On the training issue, the Commission’s report concluded: “Because the planned training in relation to perinatal mental health disorders is insufficient and is being delivered by trainers who lack experience in this area of work, there are risks that the Trust’s staff will not be sufficiently equipped to safely meet the needs of this specific service user group.”
Yesterday Mr Bingley said that, two years after his wife’s death, patients are still being treated by staff with no specialist training or experience in perinatal psychiatry, a breach of NHS guidelines.
He said there was insufficient evidence that families and carers were being fully involved in decisions about treatment.
“As no patients were consulted in this report one wonders if mums suffering from postnatal depression and their carers and families are told that staff are not qualified in this specialist area.”
Mr Bingley claimed that more than 30 mothers a year were dying “avoidable” deaths because of failures in their care while they were depressed.
He added: “People wonder why I am so angry, dismayed, confused and passionate when still the NHS fails to follow legislation and care standards that result in over 30 mums every year dying avoidable and unnecessary deaths.”
In a statement, the hospital authority, the South West Yorkshire Partnership NHS Foundation Trust, said it regarded the CQC report as a reassurance for its patients but admitted: “The report does highlight where improvements might be made – for example specialist input into staff training. The Trust is finalising an action plan to address these issues.”

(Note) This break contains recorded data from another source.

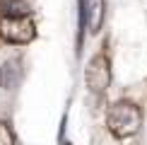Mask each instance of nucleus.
Segmentation results:
<instances>
[{
  "instance_id": "0eeeda50",
  "label": "nucleus",
  "mask_w": 147,
  "mask_h": 145,
  "mask_svg": "<svg viewBox=\"0 0 147 145\" xmlns=\"http://www.w3.org/2000/svg\"><path fill=\"white\" fill-rule=\"evenodd\" d=\"M65 145H70V143H65Z\"/></svg>"
},
{
  "instance_id": "7ed1b4c3",
  "label": "nucleus",
  "mask_w": 147,
  "mask_h": 145,
  "mask_svg": "<svg viewBox=\"0 0 147 145\" xmlns=\"http://www.w3.org/2000/svg\"><path fill=\"white\" fill-rule=\"evenodd\" d=\"M84 80H87V87L92 92H106L109 82H111V65H109V58L104 53H96L94 58L87 63V70H84Z\"/></svg>"
},
{
  "instance_id": "f257e3e1",
  "label": "nucleus",
  "mask_w": 147,
  "mask_h": 145,
  "mask_svg": "<svg viewBox=\"0 0 147 145\" xmlns=\"http://www.w3.org/2000/svg\"><path fill=\"white\" fill-rule=\"evenodd\" d=\"M140 123H142V114L133 102H116V104L109 106L106 126L116 138L125 140V138L135 136L140 131Z\"/></svg>"
},
{
  "instance_id": "20e7f679",
  "label": "nucleus",
  "mask_w": 147,
  "mask_h": 145,
  "mask_svg": "<svg viewBox=\"0 0 147 145\" xmlns=\"http://www.w3.org/2000/svg\"><path fill=\"white\" fill-rule=\"evenodd\" d=\"M22 80V63L17 58H10L0 65V87L3 89H15Z\"/></svg>"
},
{
  "instance_id": "f03ea898",
  "label": "nucleus",
  "mask_w": 147,
  "mask_h": 145,
  "mask_svg": "<svg viewBox=\"0 0 147 145\" xmlns=\"http://www.w3.org/2000/svg\"><path fill=\"white\" fill-rule=\"evenodd\" d=\"M0 36L5 41H10V44H29L36 36V27L27 15L24 17L3 15L0 17Z\"/></svg>"
},
{
  "instance_id": "39448f33",
  "label": "nucleus",
  "mask_w": 147,
  "mask_h": 145,
  "mask_svg": "<svg viewBox=\"0 0 147 145\" xmlns=\"http://www.w3.org/2000/svg\"><path fill=\"white\" fill-rule=\"evenodd\" d=\"M104 17H106V3L104 0H89L87 3V29H89V34H99Z\"/></svg>"
},
{
  "instance_id": "423d86ee",
  "label": "nucleus",
  "mask_w": 147,
  "mask_h": 145,
  "mask_svg": "<svg viewBox=\"0 0 147 145\" xmlns=\"http://www.w3.org/2000/svg\"><path fill=\"white\" fill-rule=\"evenodd\" d=\"M0 145H15V136L5 121H0Z\"/></svg>"
}]
</instances>
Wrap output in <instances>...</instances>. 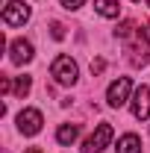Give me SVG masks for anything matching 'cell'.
<instances>
[{"label":"cell","instance_id":"obj_1","mask_svg":"<svg viewBox=\"0 0 150 153\" xmlns=\"http://www.w3.org/2000/svg\"><path fill=\"white\" fill-rule=\"evenodd\" d=\"M50 74H53V79H56L59 85H74L76 76H79V68H76V62L71 56H56L53 59V65H50Z\"/></svg>","mask_w":150,"mask_h":153},{"label":"cell","instance_id":"obj_2","mask_svg":"<svg viewBox=\"0 0 150 153\" xmlns=\"http://www.w3.org/2000/svg\"><path fill=\"white\" fill-rule=\"evenodd\" d=\"M109 141H112V127L109 124H97V130L82 141V153H103L109 147Z\"/></svg>","mask_w":150,"mask_h":153},{"label":"cell","instance_id":"obj_3","mask_svg":"<svg viewBox=\"0 0 150 153\" xmlns=\"http://www.w3.org/2000/svg\"><path fill=\"white\" fill-rule=\"evenodd\" d=\"M130 91H132V79H130V76H118L112 85L106 88V100H109V106L121 109V106L130 100Z\"/></svg>","mask_w":150,"mask_h":153},{"label":"cell","instance_id":"obj_4","mask_svg":"<svg viewBox=\"0 0 150 153\" xmlns=\"http://www.w3.org/2000/svg\"><path fill=\"white\" fill-rule=\"evenodd\" d=\"M3 21H6L9 27H24V24L30 21V6H27L24 0H9L6 9H3Z\"/></svg>","mask_w":150,"mask_h":153},{"label":"cell","instance_id":"obj_5","mask_svg":"<svg viewBox=\"0 0 150 153\" xmlns=\"http://www.w3.org/2000/svg\"><path fill=\"white\" fill-rule=\"evenodd\" d=\"M41 124H44V118H41L38 109H24V112L18 115V130L24 135H36L38 130H41Z\"/></svg>","mask_w":150,"mask_h":153},{"label":"cell","instance_id":"obj_6","mask_svg":"<svg viewBox=\"0 0 150 153\" xmlns=\"http://www.w3.org/2000/svg\"><path fill=\"white\" fill-rule=\"evenodd\" d=\"M132 115H135L138 121L150 118V88L147 85H138V88L132 91Z\"/></svg>","mask_w":150,"mask_h":153},{"label":"cell","instance_id":"obj_7","mask_svg":"<svg viewBox=\"0 0 150 153\" xmlns=\"http://www.w3.org/2000/svg\"><path fill=\"white\" fill-rule=\"evenodd\" d=\"M9 56L15 65H27V62H33V44L27 41V38H15L12 44H9Z\"/></svg>","mask_w":150,"mask_h":153},{"label":"cell","instance_id":"obj_8","mask_svg":"<svg viewBox=\"0 0 150 153\" xmlns=\"http://www.w3.org/2000/svg\"><path fill=\"white\" fill-rule=\"evenodd\" d=\"M118 153H141V138L135 133H127L118 138V147H115Z\"/></svg>","mask_w":150,"mask_h":153},{"label":"cell","instance_id":"obj_9","mask_svg":"<svg viewBox=\"0 0 150 153\" xmlns=\"http://www.w3.org/2000/svg\"><path fill=\"white\" fill-rule=\"evenodd\" d=\"M76 135H79V127H76V124H62L56 130V141L59 144H74Z\"/></svg>","mask_w":150,"mask_h":153},{"label":"cell","instance_id":"obj_10","mask_svg":"<svg viewBox=\"0 0 150 153\" xmlns=\"http://www.w3.org/2000/svg\"><path fill=\"white\" fill-rule=\"evenodd\" d=\"M94 9H97L103 18H118V15H121L118 0H94Z\"/></svg>","mask_w":150,"mask_h":153},{"label":"cell","instance_id":"obj_11","mask_svg":"<svg viewBox=\"0 0 150 153\" xmlns=\"http://www.w3.org/2000/svg\"><path fill=\"white\" fill-rule=\"evenodd\" d=\"M30 88H33V79H30V76H18V79H15V94L18 97H27Z\"/></svg>","mask_w":150,"mask_h":153},{"label":"cell","instance_id":"obj_12","mask_svg":"<svg viewBox=\"0 0 150 153\" xmlns=\"http://www.w3.org/2000/svg\"><path fill=\"white\" fill-rule=\"evenodd\" d=\"M50 36L56 38V41H62V38H65V27H62L59 21H53V24H50Z\"/></svg>","mask_w":150,"mask_h":153},{"label":"cell","instance_id":"obj_13","mask_svg":"<svg viewBox=\"0 0 150 153\" xmlns=\"http://www.w3.org/2000/svg\"><path fill=\"white\" fill-rule=\"evenodd\" d=\"M59 3H62L65 9H79V6H82L85 0H59Z\"/></svg>","mask_w":150,"mask_h":153},{"label":"cell","instance_id":"obj_14","mask_svg":"<svg viewBox=\"0 0 150 153\" xmlns=\"http://www.w3.org/2000/svg\"><path fill=\"white\" fill-rule=\"evenodd\" d=\"M103 68H106V62H103V59H97V62H91V74H100Z\"/></svg>","mask_w":150,"mask_h":153},{"label":"cell","instance_id":"obj_15","mask_svg":"<svg viewBox=\"0 0 150 153\" xmlns=\"http://www.w3.org/2000/svg\"><path fill=\"white\" fill-rule=\"evenodd\" d=\"M27 153H41V150H38V147H30V150H27Z\"/></svg>","mask_w":150,"mask_h":153},{"label":"cell","instance_id":"obj_16","mask_svg":"<svg viewBox=\"0 0 150 153\" xmlns=\"http://www.w3.org/2000/svg\"><path fill=\"white\" fill-rule=\"evenodd\" d=\"M132 3H138V0H132Z\"/></svg>","mask_w":150,"mask_h":153},{"label":"cell","instance_id":"obj_17","mask_svg":"<svg viewBox=\"0 0 150 153\" xmlns=\"http://www.w3.org/2000/svg\"><path fill=\"white\" fill-rule=\"evenodd\" d=\"M147 6H150V0H147Z\"/></svg>","mask_w":150,"mask_h":153}]
</instances>
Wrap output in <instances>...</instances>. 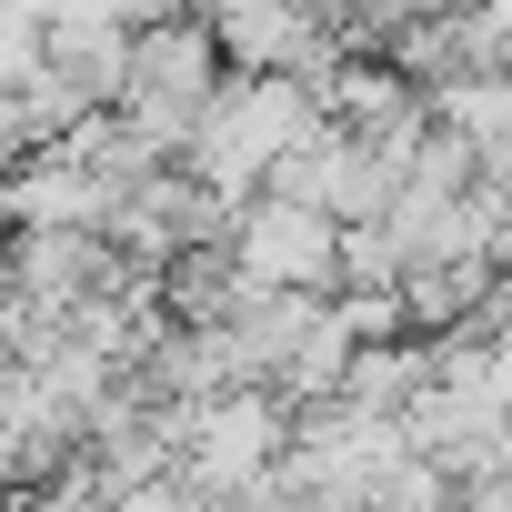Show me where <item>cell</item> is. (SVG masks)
I'll return each instance as SVG.
<instances>
[{"instance_id":"1","label":"cell","mask_w":512,"mask_h":512,"mask_svg":"<svg viewBox=\"0 0 512 512\" xmlns=\"http://www.w3.org/2000/svg\"><path fill=\"white\" fill-rule=\"evenodd\" d=\"M221 51H211V21H141V41H131V81H121V131L161 161V171H181V151H191V131H201V111L221 101Z\"/></svg>"},{"instance_id":"4","label":"cell","mask_w":512,"mask_h":512,"mask_svg":"<svg viewBox=\"0 0 512 512\" xmlns=\"http://www.w3.org/2000/svg\"><path fill=\"white\" fill-rule=\"evenodd\" d=\"M131 41H141V21H121V11H51L41 21V71H61L91 111H121Z\"/></svg>"},{"instance_id":"3","label":"cell","mask_w":512,"mask_h":512,"mask_svg":"<svg viewBox=\"0 0 512 512\" xmlns=\"http://www.w3.org/2000/svg\"><path fill=\"white\" fill-rule=\"evenodd\" d=\"M231 272L251 292H302V302H332L342 292V221L302 211V201H251L231 221Z\"/></svg>"},{"instance_id":"2","label":"cell","mask_w":512,"mask_h":512,"mask_svg":"<svg viewBox=\"0 0 512 512\" xmlns=\"http://www.w3.org/2000/svg\"><path fill=\"white\" fill-rule=\"evenodd\" d=\"M292 452V402L282 392H221L181 422V452H171V482H191L211 512L251 502Z\"/></svg>"}]
</instances>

Following his wife’s death Mr Bingley set up the Joanne (Joe) Bingley Memorial Foundation, a charity dedicated to improving treatment for women with post-natal depression.

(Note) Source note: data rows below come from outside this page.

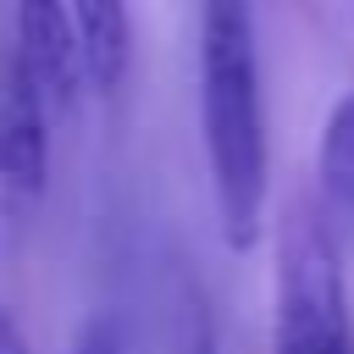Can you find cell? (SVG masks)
<instances>
[{"instance_id":"cell-1","label":"cell","mask_w":354,"mask_h":354,"mask_svg":"<svg viewBox=\"0 0 354 354\" xmlns=\"http://www.w3.org/2000/svg\"><path fill=\"white\" fill-rule=\"evenodd\" d=\"M199 138L227 249H254L266 227V100L249 0H199Z\"/></svg>"},{"instance_id":"cell-2","label":"cell","mask_w":354,"mask_h":354,"mask_svg":"<svg viewBox=\"0 0 354 354\" xmlns=\"http://www.w3.org/2000/svg\"><path fill=\"white\" fill-rule=\"evenodd\" d=\"M271 354H354L337 227L315 199H293L277 227V326Z\"/></svg>"},{"instance_id":"cell-3","label":"cell","mask_w":354,"mask_h":354,"mask_svg":"<svg viewBox=\"0 0 354 354\" xmlns=\"http://www.w3.org/2000/svg\"><path fill=\"white\" fill-rule=\"evenodd\" d=\"M50 183V100L22 61V50L0 44V188L11 199H39Z\"/></svg>"},{"instance_id":"cell-4","label":"cell","mask_w":354,"mask_h":354,"mask_svg":"<svg viewBox=\"0 0 354 354\" xmlns=\"http://www.w3.org/2000/svg\"><path fill=\"white\" fill-rule=\"evenodd\" d=\"M11 44L33 66L50 111L77 116V105L88 94V72H83V44H77L72 6L66 0H11Z\"/></svg>"},{"instance_id":"cell-5","label":"cell","mask_w":354,"mask_h":354,"mask_svg":"<svg viewBox=\"0 0 354 354\" xmlns=\"http://www.w3.org/2000/svg\"><path fill=\"white\" fill-rule=\"evenodd\" d=\"M66 6H72V22H77L88 88H100V94L122 88L127 61H133V17H127V0H66Z\"/></svg>"},{"instance_id":"cell-6","label":"cell","mask_w":354,"mask_h":354,"mask_svg":"<svg viewBox=\"0 0 354 354\" xmlns=\"http://www.w3.org/2000/svg\"><path fill=\"white\" fill-rule=\"evenodd\" d=\"M315 177H321L315 205L326 210V221L332 227L337 221H354V88H343L337 105H332V116H326Z\"/></svg>"},{"instance_id":"cell-7","label":"cell","mask_w":354,"mask_h":354,"mask_svg":"<svg viewBox=\"0 0 354 354\" xmlns=\"http://www.w3.org/2000/svg\"><path fill=\"white\" fill-rule=\"evenodd\" d=\"M72 354H122V337H116V326H111V321H88V326L77 332Z\"/></svg>"},{"instance_id":"cell-8","label":"cell","mask_w":354,"mask_h":354,"mask_svg":"<svg viewBox=\"0 0 354 354\" xmlns=\"http://www.w3.org/2000/svg\"><path fill=\"white\" fill-rule=\"evenodd\" d=\"M0 354H28V337H22V326L0 310Z\"/></svg>"},{"instance_id":"cell-9","label":"cell","mask_w":354,"mask_h":354,"mask_svg":"<svg viewBox=\"0 0 354 354\" xmlns=\"http://www.w3.org/2000/svg\"><path fill=\"white\" fill-rule=\"evenodd\" d=\"M188 354H216V337H210V326H205V315L194 321V337H188Z\"/></svg>"}]
</instances>
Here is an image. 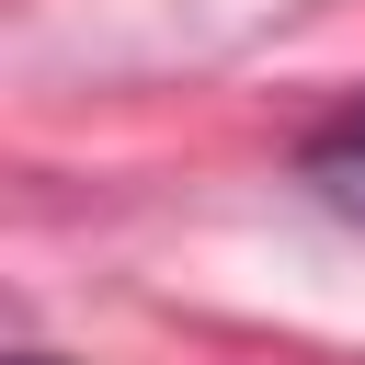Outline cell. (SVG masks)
<instances>
[{
    "label": "cell",
    "mask_w": 365,
    "mask_h": 365,
    "mask_svg": "<svg viewBox=\"0 0 365 365\" xmlns=\"http://www.w3.org/2000/svg\"><path fill=\"white\" fill-rule=\"evenodd\" d=\"M23 365H46V354H23Z\"/></svg>",
    "instance_id": "2"
},
{
    "label": "cell",
    "mask_w": 365,
    "mask_h": 365,
    "mask_svg": "<svg viewBox=\"0 0 365 365\" xmlns=\"http://www.w3.org/2000/svg\"><path fill=\"white\" fill-rule=\"evenodd\" d=\"M297 182H308L331 217H365V103H342V114L297 148Z\"/></svg>",
    "instance_id": "1"
}]
</instances>
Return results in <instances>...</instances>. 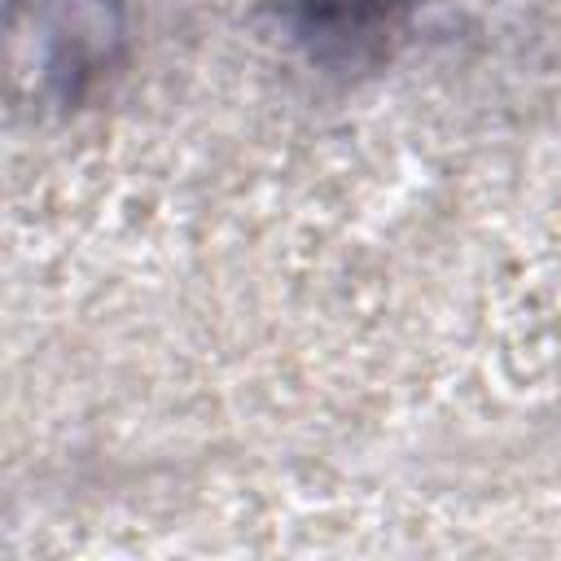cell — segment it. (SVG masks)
Here are the masks:
<instances>
[{"label": "cell", "instance_id": "6da1fadb", "mask_svg": "<svg viewBox=\"0 0 561 561\" xmlns=\"http://www.w3.org/2000/svg\"><path fill=\"white\" fill-rule=\"evenodd\" d=\"M118 39L123 22L114 0H35V75L61 96L96 79Z\"/></svg>", "mask_w": 561, "mask_h": 561}, {"label": "cell", "instance_id": "7a4b0ae2", "mask_svg": "<svg viewBox=\"0 0 561 561\" xmlns=\"http://www.w3.org/2000/svg\"><path fill=\"white\" fill-rule=\"evenodd\" d=\"M280 22L320 48H359L394 31L421 0H272Z\"/></svg>", "mask_w": 561, "mask_h": 561}]
</instances>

Mr Bingley stood down as chairman of the charity after appearing in court.
Two weeks ago, he admitted to Huddersfield magistrates that he tried to avoid penalties for speeding in his late wife’s Jeep car by saying she was driving it – after she was dead.
He is awaiting sentence and has meanwhile stood down as spokesperson for the charity he created.
But the remaining charity trustees are attempting to carry on its work, through the website www.joebingleymemorialfoundation.org.uk
Yesterday a spokeswoman for the charity said they would comment on the Commission’s report once all the trustees had read it.